Keep it simple stupid
The design above is built using a £10 network switch and a ~£40 NanoPI R2S. We could make the whole device a lot cheaper and more simple if we didn't need to use the NanoPI R2S. We do however need a device for our syntactic and semantic verification, as well as our protocol break. To cut the cost, what if we could use a device with a less powerful core and a single ethernet port? Enter the...
W5500-EVB-Pico
Only £10, but only one ethernet port. How would that work?
By configuring the switch to allow port 1 to only communicate with port 2, port 2 only to port 3 etc we end up with a daisy-chain of diodes.
Assuming each of the devices 1, 2, 3, 4 and 5 are on unique IPs we have a setup where a packet leaving device 1 can only reach device 2, a packet leaving device 2 can only reach device 3 etc. Now we only need a device with a single ethernet port to add new features in our daisy chain!
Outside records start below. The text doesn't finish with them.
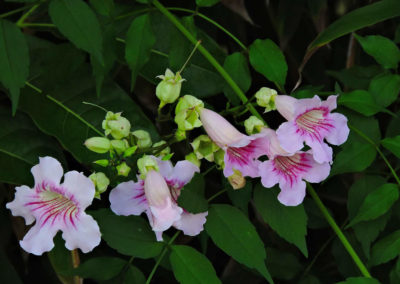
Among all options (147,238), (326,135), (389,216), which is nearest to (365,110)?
(326,135)

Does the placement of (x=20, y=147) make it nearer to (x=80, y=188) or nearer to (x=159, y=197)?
(x=80, y=188)

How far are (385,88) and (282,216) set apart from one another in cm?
39

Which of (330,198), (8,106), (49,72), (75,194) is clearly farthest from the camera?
(330,198)

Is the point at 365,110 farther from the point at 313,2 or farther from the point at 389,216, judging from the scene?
the point at 313,2

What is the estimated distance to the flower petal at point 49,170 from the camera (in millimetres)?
1190

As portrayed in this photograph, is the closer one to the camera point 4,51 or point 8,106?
point 4,51

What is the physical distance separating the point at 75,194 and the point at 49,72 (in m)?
0.44

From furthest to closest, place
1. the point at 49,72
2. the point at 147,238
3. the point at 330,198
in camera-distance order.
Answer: the point at 330,198 < the point at 49,72 < the point at 147,238

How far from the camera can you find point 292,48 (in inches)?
76.8

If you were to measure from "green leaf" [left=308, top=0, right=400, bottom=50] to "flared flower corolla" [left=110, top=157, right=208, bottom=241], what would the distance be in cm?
43

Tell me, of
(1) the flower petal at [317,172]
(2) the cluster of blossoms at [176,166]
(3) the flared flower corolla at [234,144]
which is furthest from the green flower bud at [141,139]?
(1) the flower petal at [317,172]

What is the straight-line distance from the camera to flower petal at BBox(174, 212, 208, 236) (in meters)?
1.23

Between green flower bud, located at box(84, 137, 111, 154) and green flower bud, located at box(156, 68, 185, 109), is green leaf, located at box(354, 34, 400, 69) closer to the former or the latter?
green flower bud, located at box(156, 68, 185, 109)

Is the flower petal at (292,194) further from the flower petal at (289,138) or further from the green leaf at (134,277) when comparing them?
the green leaf at (134,277)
This also means we can use up to 3 devices for validating, transforming or whatever we want. Let's see what the architecture looks like using a single W5500-EVB-Pico.
This is also a useful iteration in that it massively simplifies the complexity of the device, from a general-purpose Linux board in the NanoPi R2S to a microcontroller only handling a specific task we are reducing the surface area for exploitation.
Firmware
For the W5500-EVB-Pico firmware I used embassy and specifically embassy-net-wiznet. As previously discussed, I used raw sockets to receive datagrams directly off the wire and bin all the protocol information. As this device operates in a Rust no_std environment I needed to find an alternative to serde_json for syntactic validation of JSON. Lucky for me, there is a crate serde-json-core for this express purpose. Anyway, if you want you can check out all the source code for this part of the project here:
Conclusion
This is by no means a comprehensive implementation of this pattern, and there is several ways it could be improved, but it aims to explain and demonstrate the different stages of a high-assurance data import pattern. By binning protocol headers, enforcing strict schemas and segmenting networks with cheap data diodes we can build a robust defence against attackers importing malicious data and compromising our trusted network.
If you are interested in replicating this setup, adapting the firmware for different data types, or discussing how these patterns apply in fields like industrial IoT, feel free to reach out!
Future ideas
Whilst exploring the settings available in modifying the switch I found port mirroring as a configurable option per port. You can configure port mirroring per port for both RX and TX packets, as an example you could have all RX packets arriving at port 1 be mirrored from port 4. So how can we use this to make the process even safer?
1 - Transformation engine
As previously described.
2 - Mirror port 1 RX packets to port 4
Now we have the exact same packets arriving at both NanoPI R2S's.
3 + 4 - Separate network and JSON verification stacks
Each NanoPI R2S is running a separate network and JSON verification stack, one might be lwIP, one might be Linux for instance.
5 - AND check
If both verification stacks agreed that the packet was syntactically and semantically correct we allow that packet to pass.
Why?
With this pattern, we are making it significantly more complex for an attacker to exploit a vulnerability in one verification stack, as each packet is mirrored and passed through both stacks simultaneously.